GIVEN TEXT START
Beachgoers on the North Coast could possibly see an increase in the number of beach advisories issued this summer.
Each summer, selected beaches are monitored for bacteria by the Oregon Beach Monitoring Program. But an increase in bacteria readings on the beach won’t necessarily be the cause for the rise in advisories. Rather, a change in national standards may lead to more local alerts.
The U.S. Environmental Protection Agency recently tightened the marine recreational water quality standard used to determine if bacteria levels are unsafe for water contact, according to the Oregon Health Authority.
Since the Oregon Beach Monitoring Program started in 2004, standards for measuring bacteria, known as BAV — beach action value — has been 158 mpn, or most probable number, a testing method used to estimate the number of colony forming units of bacteria in water samples.
Starting this summer, that value will drop significantly to 70 mpn, Oregon Public Health Division Program Coordinator Tara Chetock said.
Chetock said the beach monitoring program lowered the value after EPA studies showed stricter standards can help reduce illness as a result of accidental ingestion of bacteria contaminated water.
“It’s important to note that when the EPA is looking at water quality standards, they are also looking at places like Miami and California where the water is warmer and more people are in the water all time,” Chetock said. “The standard was established considering all beaches.”
In general, Chetock said, Oregon beaches are not where people are getting sick, but the change was made in the interest of public health.
Most periods of the year, water on the North Coast is usually too cold for swimmers.
According to Surfrider Foundation, an environmental nonprofit that tracks water bacteria, there have been no recent self-reported illnesses on the North Coast.
The Oregon Health Authority’s Beach Monitoring Program is inviting public comment through May 8 on a list of beaches it is proposing to monitor this summer, which currently lists Seaside, Tolovana and Cannon Beach as suggestions. The three beaches have been tested multiple times and rank highly on the list due to the large number of users in the summer, Chetock said.
GIVEN TEXT END
ENTRIES SHOWN START
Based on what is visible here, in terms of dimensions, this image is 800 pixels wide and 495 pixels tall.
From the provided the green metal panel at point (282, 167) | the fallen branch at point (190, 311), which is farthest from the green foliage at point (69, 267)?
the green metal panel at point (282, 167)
ENTRIES SHOWN END
ENTRIES SHOWN START
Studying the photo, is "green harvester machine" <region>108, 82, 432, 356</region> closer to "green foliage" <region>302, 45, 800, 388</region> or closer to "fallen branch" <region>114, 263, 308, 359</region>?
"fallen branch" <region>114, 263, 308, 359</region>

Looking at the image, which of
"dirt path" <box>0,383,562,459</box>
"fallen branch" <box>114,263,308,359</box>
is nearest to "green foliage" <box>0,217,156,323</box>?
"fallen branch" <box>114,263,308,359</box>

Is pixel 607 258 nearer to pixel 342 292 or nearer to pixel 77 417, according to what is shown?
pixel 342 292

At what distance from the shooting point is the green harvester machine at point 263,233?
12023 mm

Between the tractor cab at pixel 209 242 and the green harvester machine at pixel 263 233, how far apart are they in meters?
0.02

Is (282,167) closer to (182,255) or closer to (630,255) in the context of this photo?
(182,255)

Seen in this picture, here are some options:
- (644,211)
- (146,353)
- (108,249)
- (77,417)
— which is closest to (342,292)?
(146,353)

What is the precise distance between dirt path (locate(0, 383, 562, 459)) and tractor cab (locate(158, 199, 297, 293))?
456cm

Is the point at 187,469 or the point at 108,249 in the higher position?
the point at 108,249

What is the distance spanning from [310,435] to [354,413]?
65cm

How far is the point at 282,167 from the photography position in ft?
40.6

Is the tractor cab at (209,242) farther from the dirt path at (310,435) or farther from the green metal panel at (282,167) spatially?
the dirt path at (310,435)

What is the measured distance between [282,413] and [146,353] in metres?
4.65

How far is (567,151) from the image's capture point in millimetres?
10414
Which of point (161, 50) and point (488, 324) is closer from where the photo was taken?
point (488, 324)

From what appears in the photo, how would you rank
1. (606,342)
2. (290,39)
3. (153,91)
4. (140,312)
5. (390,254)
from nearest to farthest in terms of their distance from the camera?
ENTRIES SHOWN END
▶ _TASK BRIEF_
Print the part of the beach advisory article starting with "Chetock said the" and going on through "of public health.", copying it word for word.

▶ _REPLY TO THE TASK_
Chetock said the beach monitoring program lowered the value after EPA studies showed stricter standards can help reduce illness as a result of accidental ingestion of bacteria contaminated water.
“It’s important to note that when the EPA is looking at water quality standards, they are also looking at places like Miami and California where the water is warmer and more people are in the water all time,” Chetock said. “The standard was established considering all beaches.”
In general, Chetock said, Oregon beaches are not where people are getting sick, but the change was made in the interest of public health.